The Marathon Project is the brainchild of former Australian world champion Robert de Castella, who first helped four Northern Territory men complete the run in 2010.
Five years later the total group number had risen to 10, including Sydney resident John Leha, who weighed 170 kilograms when brother and former rugby league junior Tohi suddenly died of cancer in 2013.
Five indigenous mothers also completed the mammoth task.
Initially, de Castella went out in search of an indigenous Olympic champion, but he soon realised he found much more.
When Leha strode through Central Park's finish line last Sunday, he did so at 130 kilograms.
"After the death of his brother, he looked around at his family and they were all struggling," de Castella told AAP.
"He said, 'I'm going to lose my whole family because of this lifestyle. So he started training and exercising and said he wanted to be part of a change."
All 10 runners qualified for the project after finishing a Certificate III in Fitness, recreational coaching certificates with Athletics Australia, and a sports first aid CPR course in preparation.
But De Castella, who won marathon gold in the 1982 Commonwealth Games in Brisbane, said they had also walked away as community changers.
"What we've now focused on is something more important, which is addressing the issues that we in Australia face with our indigenous people - all of the chronic disease, the social dysfunction in terms of drugs, alcohol, violence, incarcerations... all those things," he said.
"But we do it by celebrating indigenous achievement and resilience, and we do that by picking one of the hardest things that you can do: running a marathon here in New York, which is the biggest and one of the hardest marathons in the world."
Mills, who said he'd never run a marathon in his life, had long kept an eye on De Castella's work in the indigenous community and was eager to provide some words of encouragement.

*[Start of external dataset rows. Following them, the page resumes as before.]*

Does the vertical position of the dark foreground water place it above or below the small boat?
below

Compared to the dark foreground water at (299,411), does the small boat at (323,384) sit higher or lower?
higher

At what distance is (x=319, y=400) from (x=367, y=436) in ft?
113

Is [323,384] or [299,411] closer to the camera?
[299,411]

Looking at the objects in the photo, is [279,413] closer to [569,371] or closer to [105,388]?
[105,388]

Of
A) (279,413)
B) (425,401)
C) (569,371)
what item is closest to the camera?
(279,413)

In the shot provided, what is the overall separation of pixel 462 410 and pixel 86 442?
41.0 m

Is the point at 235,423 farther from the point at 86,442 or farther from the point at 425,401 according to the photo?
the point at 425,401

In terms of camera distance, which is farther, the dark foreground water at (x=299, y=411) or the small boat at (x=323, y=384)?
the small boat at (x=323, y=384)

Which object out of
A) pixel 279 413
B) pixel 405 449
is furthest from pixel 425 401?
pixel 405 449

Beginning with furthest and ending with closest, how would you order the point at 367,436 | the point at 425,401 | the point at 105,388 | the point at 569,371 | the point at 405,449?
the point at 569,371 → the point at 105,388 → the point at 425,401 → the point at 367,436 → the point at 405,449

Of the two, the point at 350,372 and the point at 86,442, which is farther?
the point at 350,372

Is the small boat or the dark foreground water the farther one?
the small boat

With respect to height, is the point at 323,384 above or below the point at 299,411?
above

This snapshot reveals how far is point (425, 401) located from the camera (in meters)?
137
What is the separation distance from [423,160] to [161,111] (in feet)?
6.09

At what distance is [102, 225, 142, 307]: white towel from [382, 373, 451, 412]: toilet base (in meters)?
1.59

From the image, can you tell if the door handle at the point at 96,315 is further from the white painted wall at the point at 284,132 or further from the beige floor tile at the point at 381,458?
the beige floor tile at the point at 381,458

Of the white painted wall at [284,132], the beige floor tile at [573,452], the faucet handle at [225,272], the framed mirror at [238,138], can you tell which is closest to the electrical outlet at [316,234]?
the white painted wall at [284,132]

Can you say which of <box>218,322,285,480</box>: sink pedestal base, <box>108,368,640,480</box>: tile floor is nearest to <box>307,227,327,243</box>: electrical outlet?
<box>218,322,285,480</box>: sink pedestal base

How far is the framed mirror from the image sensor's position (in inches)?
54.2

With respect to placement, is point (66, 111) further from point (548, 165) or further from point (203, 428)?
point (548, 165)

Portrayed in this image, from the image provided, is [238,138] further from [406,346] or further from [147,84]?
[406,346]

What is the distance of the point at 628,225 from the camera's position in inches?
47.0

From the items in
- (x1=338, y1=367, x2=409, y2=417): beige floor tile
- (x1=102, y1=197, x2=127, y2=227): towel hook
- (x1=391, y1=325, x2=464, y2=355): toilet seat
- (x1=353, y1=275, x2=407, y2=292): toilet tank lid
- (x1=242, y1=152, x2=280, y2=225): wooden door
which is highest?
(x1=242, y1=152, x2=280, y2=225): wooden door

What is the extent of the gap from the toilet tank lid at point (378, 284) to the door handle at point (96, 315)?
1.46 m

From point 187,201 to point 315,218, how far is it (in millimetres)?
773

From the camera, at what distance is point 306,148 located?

De Castella said the input from just the second indigenous player in the NBA completed the trip of a lifetime for some of the kids.
For Timber Creek's Dwayne Jones and Arnham Land's Chris Guyula - both Spurs fans - it was also a childhood dream come true.
"For me, where I am now and what I've accomplished, it's important for me to show them support to make sure they keep continuing whatever dreams they aspire to," Mills said.